Like the best Argento films, PROFONDO ROSSO sticks with you.

Argento films usually give us a protagonist who’s a writer, a musician, a creative person of some form. In THE BIRD WITH THE CRYSTAL PLUMAGE, it’s American writer Sam Dalmas. In CAT O’NINE TAILS, it’s reporter Carlo Giordani. In FOUR FLIES ON GREY VELVET, it’s rock drummer Roberto Tobias. In PROFONDO ROSSO, it’s pianist Marcus Daly. In SUSPIRIA, it’s American dance student Suzy Bannion. In INFERNO, it’s music student Mark Elliott.

These characters provide us a rooting interest and keep us hanging on through all the convolutions of the plot. They become our surrogate, because they’re normality (just like us) in a mad, mad, mad world. They (and we) are just trying to survive another day. They live out our detective fantasies.
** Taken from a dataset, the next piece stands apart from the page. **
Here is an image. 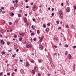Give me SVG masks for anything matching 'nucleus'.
<instances>
[{"label":"nucleus","instance_id":"f257e3e1","mask_svg":"<svg viewBox=\"0 0 76 76\" xmlns=\"http://www.w3.org/2000/svg\"><path fill=\"white\" fill-rule=\"evenodd\" d=\"M58 16L59 17H63V12L61 10H60L59 12Z\"/></svg>","mask_w":76,"mask_h":76},{"label":"nucleus","instance_id":"f03ea898","mask_svg":"<svg viewBox=\"0 0 76 76\" xmlns=\"http://www.w3.org/2000/svg\"><path fill=\"white\" fill-rule=\"evenodd\" d=\"M70 8L68 7L66 9V12H70Z\"/></svg>","mask_w":76,"mask_h":76},{"label":"nucleus","instance_id":"7ed1b4c3","mask_svg":"<svg viewBox=\"0 0 76 76\" xmlns=\"http://www.w3.org/2000/svg\"><path fill=\"white\" fill-rule=\"evenodd\" d=\"M4 42L3 41V40L2 39L1 40V44H2V45H4Z\"/></svg>","mask_w":76,"mask_h":76},{"label":"nucleus","instance_id":"20e7f679","mask_svg":"<svg viewBox=\"0 0 76 76\" xmlns=\"http://www.w3.org/2000/svg\"><path fill=\"white\" fill-rule=\"evenodd\" d=\"M68 58H69V59H70L72 58V56H71V55L69 54L68 56Z\"/></svg>","mask_w":76,"mask_h":76},{"label":"nucleus","instance_id":"39448f33","mask_svg":"<svg viewBox=\"0 0 76 76\" xmlns=\"http://www.w3.org/2000/svg\"><path fill=\"white\" fill-rule=\"evenodd\" d=\"M39 49L40 50H42L43 48V47L42 46V45H39Z\"/></svg>","mask_w":76,"mask_h":76},{"label":"nucleus","instance_id":"423d86ee","mask_svg":"<svg viewBox=\"0 0 76 76\" xmlns=\"http://www.w3.org/2000/svg\"><path fill=\"white\" fill-rule=\"evenodd\" d=\"M44 37V36L41 37V39H40V42H42V40H43Z\"/></svg>","mask_w":76,"mask_h":76},{"label":"nucleus","instance_id":"0eeeda50","mask_svg":"<svg viewBox=\"0 0 76 76\" xmlns=\"http://www.w3.org/2000/svg\"><path fill=\"white\" fill-rule=\"evenodd\" d=\"M49 29V28H46L45 29V31L46 32H48V30Z\"/></svg>","mask_w":76,"mask_h":76},{"label":"nucleus","instance_id":"6e6552de","mask_svg":"<svg viewBox=\"0 0 76 76\" xmlns=\"http://www.w3.org/2000/svg\"><path fill=\"white\" fill-rule=\"evenodd\" d=\"M26 66L27 67H29V63L28 62L26 63Z\"/></svg>","mask_w":76,"mask_h":76},{"label":"nucleus","instance_id":"1a4fd4ad","mask_svg":"<svg viewBox=\"0 0 76 76\" xmlns=\"http://www.w3.org/2000/svg\"><path fill=\"white\" fill-rule=\"evenodd\" d=\"M24 20H25V22H28V20H27V18H26V17L24 18Z\"/></svg>","mask_w":76,"mask_h":76},{"label":"nucleus","instance_id":"9d476101","mask_svg":"<svg viewBox=\"0 0 76 76\" xmlns=\"http://www.w3.org/2000/svg\"><path fill=\"white\" fill-rule=\"evenodd\" d=\"M1 54L2 55H3V54H6V53L4 51H2L1 53Z\"/></svg>","mask_w":76,"mask_h":76},{"label":"nucleus","instance_id":"9b49d317","mask_svg":"<svg viewBox=\"0 0 76 76\" xmlns=\"http://www.w3.org/2000/svg\"><path fill=\"white\" fill-rule=\"evenodd\" d=\"M10 16H12V17H13V16H14V14L13 13H11L10 14Z\"/></svg>","mask_w":76,"mask_h":76},{"label":"nucleus","instance_id":"f8f14e48","mask_svg":"<svg viewBox=\"0 0 76 76\" xmlns=\"http://www.w3.org/2000/svg\"><path fill=\"white\" fill-rule=\"evenodd\" d=\"M31 36H32V35H35V33H31Z\"/></svg>","mask_w":76,"mask_h":76},{"label":"nucleus","instance_id":"ddd939ff","mask_svg":"<svg viewBox=\"0 0 76 76\" xmlns=\"http://www.w3.org/2000/svg\"><path fill=\"white\" fill-rule=\"evenodd\" d=\"M31 73L33 74H35V73L34 72V70L33 69L31 71Z\"/></svg>","mask_w":76,"mask_h":76},{"label":"nucleus","instance_id":"4468645a","mask_svg":"<svg viewBox=\"0 0 76 76\" xmlns=\"http://www.w3.org/2000/svg\"><path fill=\"white\" fill-rule=\"evenodd\" d=\"M26 47H27V48H30V47H31V45H28L27 46H26Z\"/></svg>","mask_w":76,"mask_h":76},{"label":"nucleus","instance_id":"2eb2a0df","mask_svg":"<svg viewBox=\"0 0 76 76\" xmlns=\"http://www.w3.org/2000/svg\"><path fill=\"white\" fill-rule=\"evenodd\" d=\"M19 34L20 35H22V36H24V34H23V33H20Z\"/></svg>","mask_w":76,"mask_h":76},{"label":"nucleus","instance_id":"dca6fc26","mask_svg":"<svg viewBox=\"0 0 76 76\" xmlns=\"http://www.w3.org/2000/svg\"><path fill=\"white\" fill-rule=\"evenodd\" d=\"M53 40L55 42H56V41H57V39L56 38H55L53 39Z\"/></svg>","mask_w":76,"mask_h":76},{"label":"nucleus","instance_id":"f3484780","mask_svg":"<svg viewBox=\"0 0 76 76\" xmlns=\"http://www.w3.org/2000/svg\"><path fill=\"white\" fill-rule=\"evenodd\" d=\"M17 6H18V5L17 4H14V7H17Z\"/></svg>","mask_w":76,"mask_h":76},{"label":"nucleus","instance_id":"a211bd4d","mask_svg":"<svg viewBox=\"0 0 76 76\" xmlns=\"http://www.w3.org/2000/svg\"><path fill=\"white\" fill-rule=\"evenodd\" d=\"M22 40V37H20L19 38V41H21Z\"/></svg>","mask_w":76,"mask_h":76},{"label":"nucleus","instance_id":"6ab92c4d","mask_svg":"<svg viewBox=\"0 0 76 76\" xmlns=\"http://www.w3.org/2000/svg\"><path fill=\"white\" fill-rule=\"evenodd\" d=\"M66 28H69V25L68 24H67L66 26Z\"/></svg>","mask_w":76,"mask_h":76},{"label":"nucleus","instance_id":"aec40b11","mask_svg":"<svg viewBox=\"0 0 76 76\" xmlns=\"http://www.w3.org/2000/svg\"><path fill=\"white\" fill-rule=\"evenodd\" d=\"M14 38H17V35L16 34L14 35Z\"/></svg>","mask_w":76,"mask_h":76},{"label":"nucleus","instance_id":"412c9836","mask_svg":"<svg viewBox=\"0 0 76 76\" xmlns=\"http://www.w3.org/2000/svg\"><path fill=\"white\" fill-rule=\"evenodd\" d=\"M56 22H57V24H59V21L58 20H57L56 21Z\"/></svg>","mask_w":76,"mask_h":76},{"label":"nucleus","instance_id":"4be33fe9","mask_svg":"<svg viewBox=\"0 0 76 76\" xmlns=\"http://www.w3.org/2000/svg\"><path fill=\"white\" fill-rule=\"evenodd\" d=\"M18 17H20L21 16V15H20V14H19L18 15Z\"/></svg>","mask_w":76,"mask_h":76},{"label":"nucleus","instance_id":"5701e85b","mask_svg":"<svg viewBox=\"0 0 76 76\" xmlns=\"http://www.w3.org/2000/svg\"><path fill=\"white\" fill-rule=\"evenodd\" d=\"M3 72H1L0 73V76H1V75H3Z\"/></svg>","mask_w":76,"mask_h":76},{"label":"nucleus","instance_id":"b1692460","mask_svg":"<svg viewBox=\"0 0 76 76\" xmlns=\"http://www.w3.org/2000/svg\"><path fill=\"white\" fill-rule=\"evenodd\" d=\"M18 22V20H17L15 21V22L17 23Z\"/></svg>","mask_w":76,"mask_h":76},{"label":"nucleus","instance_id":"393cba45","mask_svg":"<svg viewBox=\"0 0 76 76\" xmlns=\"http://www.w3.org/2000/svg\"><path fill=\"white\" fill-rule=\"evenodd\" d=\"M43 26L44 28H45L46 27V26L45 25V24H44L43 25Z\"/></svg>","mask_w":76,"mask_h":76},{"label":"nucleus","instance_id":"a878e982","mask_svg":"<svg viewBox=\"0 0 76 76\" xmlns=\"http://www.w3.org/2000/svg\"><path fill=\"white\" fill-rule=\"evenodd\" d=\"M68 54V53H67V51H66L65 52V55H67Z\"/></svg>","mask_w":76,"mask_h":76},{"label":"nucleus","instance_id":"bb28decb","mask_svg":"<svg viewBox=\"0 0 76 76\" xmlns=\"http://www.w3.org/2000/svg\"><path fill=\"white\" fill-rule=\"evenodd\" d=\"M37 33L38 34H39V30H37Z\"/></svg>","mask_w":76,"mask_h":76},{"label":"nucleus","instance_id":"cd10ccee","mask_svg":"<svg viewBox=\"0 0 76 76\" xmlns=\"http://www.w3.org/2000/svg\"><path fill=\"white\" fill-rule=\"evenodd\" d=\"M74 7V9H76V6H73Z\"/></svg>","mask_w":76,"mask_h":76},{"label":"nucleus","instance_id":"c85d7f7f","mask_svg":"<svg viewBox=\"0 0 76 76\" xmlns=\"http://www.w3.org/2000/svg\"><path fill=\"white\" fill-rule=\"evenodd\" d=\"M7 45H10V43L9 42H8L7 43Z\"/></svg>","mask_w":76,"mask_h":76},{"label":"nucleus","instance_id":"c756f323","mask_svg":"<svg viewBox=\"0 0 76 76\" xmlns=\"http://www.w3.org/2000/svg\"><path fill=\"white\" fill-rule=\"evenodd\" d=\"M32 8L33 9H35L36 8L35 7V6H33Z\"/></svg>","mask_w":76,"mask_h":76},{"label":"nucleus","instance_id":"7c9ffc66","mask_svg":"<svg viewBox=\"0 0 76 76\" xmlns=\"http://www.w3.org/2000/svg\"><path fill=\"white\" fill-rule=\"evenodd\" d=\"M42 7V5L40 4L39 5V7Z\"/></svg>","mask_w":76,"mask_h":76},{"label":"nucleus","instance_id":"2f4dec72","mask_svg":"<svg viewBox=\"0 0 76 76\" xmlns=\"http://www.w3.org/2000/svg\"><path fill=\"white\" fill-rule=\"evenodd\" d=\"M2 13H3V14H4V13H6V12H5V11H4L2 12Z\"/></svg>","mask_w":76,"mask_h":76},{"label":"nucleus","instance_id":"473e14b6","mask_svg":"<svg viewBox=\"0 0 76 76\" xmlns=\"http://www.w3.org/2000/svg\"><path fill=\"white\" fill-rule=\"evenodd\" d=\"M9 25H12V23L10 22L9 23Z\"/></svg>","mask_w":76,"mask_h":76},{"label":"nucleus","instance_id":"72a5a7b5","mask_svg":"<svg viewBox=\"0 0 76 76\" xmlns=\"http://www.w3.org/2000/svg\"><path fill=\"white\" fill-rule=\"evenodd\" d=\"M51 15L52 16H53L54 15V13H52L51 14Z\"/></svg>","mask_w":76,"mask_h":76},{"label":"nucleus","instance_id":"f704fd0d","mask_svg":"<svg viewBox=\"0 0 76 76\" xmlns=\"http://www.w3.org/2000/svg\"><path fill=\"white\" fill-rule=\"evenodd\" d=\"M16 51L17 52H18V51H19V49H17L16 50Z\"/></svg>","mask_w":76,"mask_h":76},{"label":"nucleus","instance_id":"c9c22d12","mask_svg":"<svg viewBox=\"0 0 76 76\" xmlns=\"http://www.w3.org/2000/svg\"><path fill=\"white\" fill-rule=\"evenodd\" d=\"M48 26H50V23H48L47 24Z\"/></svg>","mask_w":76,"mask_h":76},{"label":"nucleus","instance_id":"e433bc0d","mask_svg":"<svg viewBox=\"0 0 76 76\" xmlns=\"http://www.w3.org/2000/svg\"><path fill=\"white\" fill-rule=\"evenodd\" d=\"M36 38H35L33 40L34 41H35L36 40Z\"/></svg>","mask_w":76,"mask_h":76},{"label":"nucleus","instance_id":"4c0bfd02","mask_svg":"<svg viewBox=\"0 0 76 76\" xmlns=\"http://www.w3.org/2000/svg\"><path fill=\"white\" fill-rule=\"evenodd\" d=\"M41 60H39V63H41Z\"/></svg>","mask_w":76,"mask_h":76},{"label":"nucleus","instance_id":"58836bf2","mask_svg":"<svg viewBox=\"0 0 76 76\" xmlns=\"http://www.w3.org/2000/svg\"><path fill=\"white\" fill-rule=\"evenodd\" d=\"M76 48V46H73V48Z\"/></svg>","mask_w":76,"mask_h":76},{"label":"nucleus","instance_id":"ea45409f","mask_svg":"<svg viewBox=\"0 0 76 76\" xmlns=\"http://www.w3.org/2000/svg\"><path fill=\"white\" fill-rule=\"evenodd\" d=\"M65 46H66V48L68 47V45H66Z\"/></svg>","mask_w":76,"mask_h":76},{"label":"nucleus","instance_id":"a19ab883","mask_svg":"<svg viewBox=\"0 0 76 76\" xmlns=\"http://www.w3.org/2000/svg\"><path fill=\"white\" fill-rule=\"evenodd\" d=\"M30 41H31V42H32V39L31 38L30 39Z\"/></svg>","mask_w":76,"mask_h":76},{"label":"nucleus","instance_id":"79ce46f5","mask_svg":"<svg viewBox=\"0 0 76 76\" xmlns=\"http://www.w3.org/2000/svg\"><path fill=\"white\" fill-rule=\"evenodd\" d=\"M15 3H18V1L17 0H16L15 1Z\"/></svg>","mask_w":76,"mask_h":76},{"label":"nucleus","instance_id":"37998d69","mask_svg":"<svg viewBox=\"0 0 76 76\" xmlns=\"http://www.w3.org/2000/svg\"><path fill=\"white\" fill-rule=\"evenodd\" d=\"M53 10H54V8H52V11H53Z\"/></svg>","mask_w":76,"mask_h":76},{"label":"nucleus","instance_id":"c03bdc74","mask_svg":"<svg viewBox=\"0 0 76 76\" xmlns=\"http://www.w3.org/2000/svg\"><path fill=\"white\" fill-rule=\"evenodd\" d=\"M7 75H10V73H7Z\"/></svg>","mask_w":76,"mask_h":76},{"label":"nucleus","instance_id":"a18cd8bd","mask_svg":"<svg viewBox=\"0 0 76 76\" xmlns=\"http://www.w3.org/2000/svg\"><path fill=\"white\" fill-rule=\"evenodd\" d=\"M14 71L15 72H17V69H15V70H14Z\"/></svg>","mask_w":76,"mask_h":76},{"label":"nucleus","instance_id":"49530a36","mask_svg":"<svg viewBox=\"0 0 76 76\" xmlns=\"http://www.w3.org/2000/svg\"><path fill=\"white\" fill-rule=\"evenodd\" d=\"M51 9V8H50V7H49L48 8V10H50Z\"/></svg>","mask_w":76,"mask_h":76},{"label":"nucleus","instance_id":"de8ad7c7","mask_svg":"<svg viewBox=\"0 0 76 76\" xmlns=\"http://www.w3.org/2000/svg\"><path fill=\"white\" fill-rule=\"evenodd\" d=\"M26 8H29V6H26Z\"/></svg>","mask_w":76,"mask_h":76},{"label":"nucleus","instance_id":"09e8293b","mask_svg":"<svg viewBox=\"0 0 76 76\" xmlns=\"http://www.w3.org/2000/svg\"><path fill=\"white\" fill-rule=\"evenodd\" d=\"M1 9H4V7H1Z\"/></svg>","mask_w":76,"mask_h":76},{"label":"nucleus","instance_id":"8fccbe9b","mask_svg":"<svg viewBox=\"0 0 76 76\" xmlns=\"http://www.w3.org/2000/svg\"><path fill=\"white\" fill-rule=\"evenodd\" d=\"M61 6H63V3H62L61 4Z\"/></svg>","mask_w":76,"mask_h":76},{"label":"nucleus","instance_id":"3c124183","mask_svg":"<svg viewBox=\"0 0 76 76\" xmlns=\"http://www.w3.org/2000/svg\"><path fill=\"white\" fill-rule=\"evenodd\" d=\"M38 75H39V76H41V74H39V73H38Z\"/></svg>","mask_w":76,"mask_h":76},{"label":"nucleus","instance_id":"603ef678","mask_svg":"<svg viewBox=\"0 0 76 76\" xmlns=\"http://www.w3.org/2000/svg\"><path fill=\"white\" fill-rule=\"evenodd\" d=\"M61 29V27H59V28H58V29Z\"/></svg>","mask_w":76,"mask_h":76},{"label":"nucleus","instance_id":"864d4df0","mask_svg":"<svg viewBox=\"0 0 76 76\" xmlns=\"http://www.w3.org/2000/svg\"><path fill=\"white\" fill-rule=\"evenodd\" d=\"M1 33H3V30H1Z\"/></svg>","mask_w":76,"mask_h":76},{"label":"nucleus","instance_id":"5fc2aeb1","mask_svg":"<svg viewBox=\"0 0 76 76\" xmlns=\"http://www.w3.org/2000/svg\"><path fill=\"white\" fill-rule=\"evenodd\" d=\"M11 51H12V50H8V52H11Z\"/></svg>","mask_w":76,"mask_h":76},{"label":"nucleus","instance_id":"6e6d98bb","mask_svg":"<svg viewBox=\"0 0 76 76\" xmlns=\"http://www.w3.org/2000/svg\"><path fill=\"white\" fill-rule=\"evenodd\" d=\"M29 15H32V12H30L29 13Z\"/></svg>","mask_w":76,"mask_h":76},{"label":"nucleus","instance_id":"4d7b16f0","mask_svg":"<svg viewBox=\"0 0 76 76\" xmlns=\"http://www.w3.org/2000/svg\"><path fill=\"white\" fill-rule=\"evenodd\" d=\"M1 11H2V10L1 9H0V12H1Z\"/></svg>","mask_w":76,"mask_h":76},{"label":"nucleus","instance_id":"13d9d810","mask_svg":"<svg viewBox=\"0 0 76 76\" xmlns=\"http://www.w3.org/2000/svg\"><path fill=\"white\" fill-rule=\"evenodd\" d=\"M71 28H73V26H71Z\"/></svg>","mask_w":76,"mask_h":76},{"label":"nucleus","instance_id":"bf43d9fd","mask_svg":"<svg viewBox=\"0 0 76 76\" xmlns=\"http://www.w3.org/2000/svg\"><path fill=\"white\" fill-rule=\"evenodd\" d=\"M33 21H35V19H33Z\"/></svg>","mask_w":76,"mask_h":76},{"label":"nucleus","instance_id":"052dcab7","mask_svg":"<svg viewBox=\"0 0 76 76\" xmlns=\"http://www.w3.org/2000/svg\"><path fill=\"white\" fill-rule=\"evenodd\" d=\"M12 57H15V55H13Z\"/></svg>","mask_w":76,"mask_h":76},{"label":"nucleus","instance_id":"680f3d73","mask_svg":"<svg viewBox=\"0 0 76 76\" xmlns=\"http://www.w3.org/2000/svg\"><path fill=\"white\" fill-rule=\"evenodd\" d=\"M19 11L20 12H22V10H20Z\"/></svg>","mask_w":76,"mask_h":76},{"label":"nucleus","instance_id":"e2e57ef3","mask_svg":"<svg viewBox=\"0 0 76 76\" xmlns=\"http://www.w3.org/2000/svg\"><path fill=\"white\" fill-rule=\"evenodd\" d=\"M0 37H2V35H1V34H0Z\"/></svg>","mask_w":76,"mask_h":76},{"label":"nucleus","instance_id":"0e129e2a","mask_svg":"<svg viewBox=\"0 0 76 76\" xmlns=\"http://www.w3.org/2000/svg\"><path fill=\"white\" fill-rule=\"evenodd\" d=\"M25 1L26 2H28V0H26Z\"/></svg>","mask_w":76,"mask_h":76},{"label":"nucleus","instance_id":"69168bd1","mask_svg":"<svg viewBox=\"0 0 76 76\" xmlns=\"http://www.w3.org/2000/svg\"><path fill=\"white\" fill-rule=\"evenodd\" d=\"M6 38H8V37H7V36H6Z\"/></svg>","mask_w":76,"mask_h":76},{"label":"nucleus","instance_id":"338daca9","mask_svg":"<svg viewBox=\"0 0 76 76\" xmlns=\"http://www.w3.org/2000/svg\"><path fill=\"white\" fill-rule=\"evenodd\" d=\"M54 47H55V48H57V46H54Z\"/></svg>","mask_w":76,"mask_h":76},{"label":"nucleus","instance_id":"774afa93","mask_svg":"<svg viewBox=\"0 0 76 76\" xmlns=\"http://www.w3.org/2000/svg\"><path fill=\"white\" fill-rule=\"evenodd\" d=\"M9 65H10V64H7V66H9Z\"/></svg>","mask_w":76,"mask_h":76}]
</instances>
In any mystery, it’s vital that we find that rooting interest.

Argento protagonists normally get in way, way, way over their heads like the ones in Hitchcock films so often do … of course, we see David Hemmings playing Marcus Daly and we cannot help but think of Michelangelo Antonioni’s BLOW-UP, where Hemmings’ very Swinging London photographer believes he may have accidentally photographed a murder in a park. There’s no doubt, though, in PROFONDO ROSSO.

On his way home early in the film, Marcus sees psychic medium Helga Ulmann (Macha Meril) being attacked in her apartment. They live in the same building. He rushes up the stairs and down the hall to her apartment and finds her dead body.

The chief witness becomes the star witness, thanks to female reporter Gianna Brezzi (Daria Nicoladi) and her coverage of the murder, and the reporter and the pianist become partners, both in the romantic and detective sense.

PROFONDO ROSSO is one of those mysteries that rewards our interest to the very end.